Continue the forum question about deserializing a byte array back into a C++ object, picking up right after its last line.

● **SOURCE EXTRACT**:
::::::::
J Kiefer
J Kiefer

Reputation: 37

How does one properly deserialize a byte array back into an object in C++?

My team has been having this issue for a few weeks now, and we're a bit stumped. Kindness and knowledge would be gracefully received!

Working with an embedded system, we are attempting to serialize an object, send it through a Linux socket, receive it in another process, and deserialize it back into the original object. We have the following deserialization function:

 /*! Takes a byte array and populates the object's data members */
std::shared_ptr<Foo> Foo::unmarshal(uint8_t *serialized, uint32_t size)
{
  auto msg = reinterpret_cast<Foo *>(serialized);
  return std::shared_ptr<ChildOfFoo>(
        reinterpret_cast<ChildOfFoo *>(serialized));
}

The object is successfully deserialzed and can be read from. However, when the destructor for the returned std::shared_ptr<Foo> is called, the program segfaults. Valgrind gives the following output:

==1664== Process terminating with default action of signal 11 (SIGSEGV)
::::::::
● **GIVEN ENTRIES**:
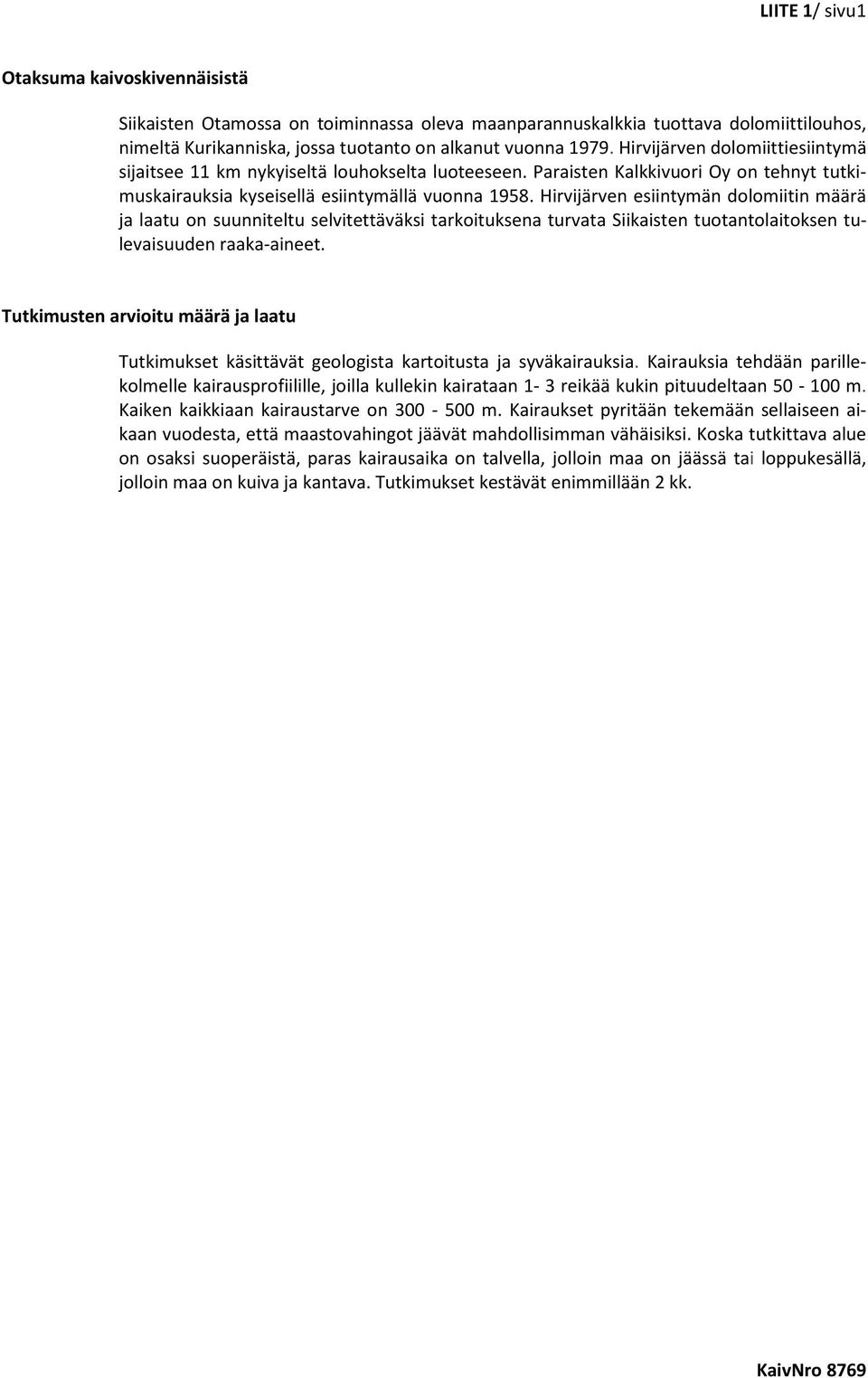 LIITE 1/ sivu1

Otaksuma kaivoskivennäisistä

Siikaisten Otamossa on toiminnassa oleva maanparannuskalkkia tuottava dolomiittilouhos, nimeltä Kurikanniska, jossa tuotanto on alkanut vuonna 1979. Hirvijärven dolomiittiesiintymä sijaitsee 11 km nykyiseltä louhokselta luoteeseen. Paraisten Kalkkivuori Oy on tehnyt tutkimuskairauksia kyseisellä esiintymällä vuonna 1958. Hirvijärven esiintymän dolomiitin määrä ja laatu on suunniteltu selvitettäväksi tarkoituksena turvata Siikaisten tuotantolaitoksen tulevaisuuden raaka-aineet.

Tutkimusten arvioitu määrä ja laatu

Tutkimukset käsittävät geologista kartoitusta ja syväkairauksia. Kairauksia tehdään parillekolmelle kairausprofiilille, joilla kullekin kairataan 1- 3 reikää kukin pituudeltaan 50 - 100 m. Kaiken kaikkiaan kairaustarve on 300 - 500 m. Kairaukset pyritään tekemään sellaiseen aikaan vuodesta, että maastovahingot jäävät mahdollisimman vähäisiksi. Koska tutkittava alue on osaksi suoperäistä, paras kairausaika on talvella, jolloin maa on jäässä tai loppukesällä, jolloin maa on kuiva ja kantava. Tutkimukset kestävät enimmillään 2 kk.

KaivNro 8769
::::::::
● **RESULT BELOW**:
==1664==  Bad permissions for mapped region at address 0xFFFF603800003C88
==1664==    at 0xFFFF603800003C88: ???
==1664==    by 0x42C7C3: std::_Sp_counted_base<(__gnu_cxx::_Lock_policy)2>::_M_release() (shared_ptr_base.h:149)
==1664==    by 0x42BC00: std::__shared_count<(__gnu_cxx::_Lock_policy)2>::~__shared_count() (shared_ptr_base.h:666)
==1664==    by 0x435999: std::__shared_ptr<ChildOfFoo, (__gnu_cxx::_Lock_policy)2>::~__shared_ptr() (shared_ptr_base.h:914)
==1664==    by 0x4359B3: std::shared_ptr<ChildOfFoo>::~shared_ptr() (shared_ptr.h:93)

We're open to any suggestions at all! Thank you for your time :)

Upvotes: 1

Views: 4339

Answers (2)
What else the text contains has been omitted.